* _RECORDS FOR THIS EXERCISE_:
--- Start ---
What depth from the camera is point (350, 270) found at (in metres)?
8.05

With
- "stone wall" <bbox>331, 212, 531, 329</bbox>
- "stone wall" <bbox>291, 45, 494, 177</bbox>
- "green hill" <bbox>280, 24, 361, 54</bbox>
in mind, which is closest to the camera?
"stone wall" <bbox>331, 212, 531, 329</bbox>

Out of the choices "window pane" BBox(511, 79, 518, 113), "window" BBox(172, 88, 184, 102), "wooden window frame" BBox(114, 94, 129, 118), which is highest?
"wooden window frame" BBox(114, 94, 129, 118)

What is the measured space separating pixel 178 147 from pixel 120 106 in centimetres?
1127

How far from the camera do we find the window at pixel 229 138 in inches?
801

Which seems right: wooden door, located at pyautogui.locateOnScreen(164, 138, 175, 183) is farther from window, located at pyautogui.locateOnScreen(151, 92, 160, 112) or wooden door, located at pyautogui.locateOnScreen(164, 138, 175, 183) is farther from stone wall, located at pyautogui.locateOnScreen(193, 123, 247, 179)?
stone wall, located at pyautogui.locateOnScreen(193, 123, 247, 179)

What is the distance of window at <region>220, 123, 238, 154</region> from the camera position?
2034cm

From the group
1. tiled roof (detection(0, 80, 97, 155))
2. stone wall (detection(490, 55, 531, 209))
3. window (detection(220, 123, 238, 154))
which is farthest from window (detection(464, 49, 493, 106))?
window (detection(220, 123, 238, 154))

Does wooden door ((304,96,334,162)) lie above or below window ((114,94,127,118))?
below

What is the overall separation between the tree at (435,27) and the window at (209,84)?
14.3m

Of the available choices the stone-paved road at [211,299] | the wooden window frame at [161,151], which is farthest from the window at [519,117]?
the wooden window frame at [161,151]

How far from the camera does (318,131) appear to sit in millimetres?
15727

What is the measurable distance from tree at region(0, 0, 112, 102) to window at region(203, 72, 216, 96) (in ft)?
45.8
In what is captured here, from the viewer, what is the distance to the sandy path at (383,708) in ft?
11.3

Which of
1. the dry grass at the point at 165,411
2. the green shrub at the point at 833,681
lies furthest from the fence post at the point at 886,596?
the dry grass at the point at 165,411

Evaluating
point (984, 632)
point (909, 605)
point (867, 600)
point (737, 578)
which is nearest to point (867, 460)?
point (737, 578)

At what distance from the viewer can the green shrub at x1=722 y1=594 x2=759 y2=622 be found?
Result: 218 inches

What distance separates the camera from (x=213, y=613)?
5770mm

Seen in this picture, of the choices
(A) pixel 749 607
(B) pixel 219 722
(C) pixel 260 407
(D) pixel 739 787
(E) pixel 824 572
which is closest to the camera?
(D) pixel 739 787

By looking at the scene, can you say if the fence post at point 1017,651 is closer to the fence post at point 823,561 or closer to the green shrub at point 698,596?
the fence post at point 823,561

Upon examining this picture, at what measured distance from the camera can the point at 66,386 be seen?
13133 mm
--- End ---
* _WHAT THE TASK REQUIRES_: Copy out everything above, from the line containing "Upon examining this" down to the end of the items, with both ends included.

* _SOLVED EXERCISE_:
Upon examining this picture, at what measured distance from the camera can the point at 66,386 be seen?
13133 mm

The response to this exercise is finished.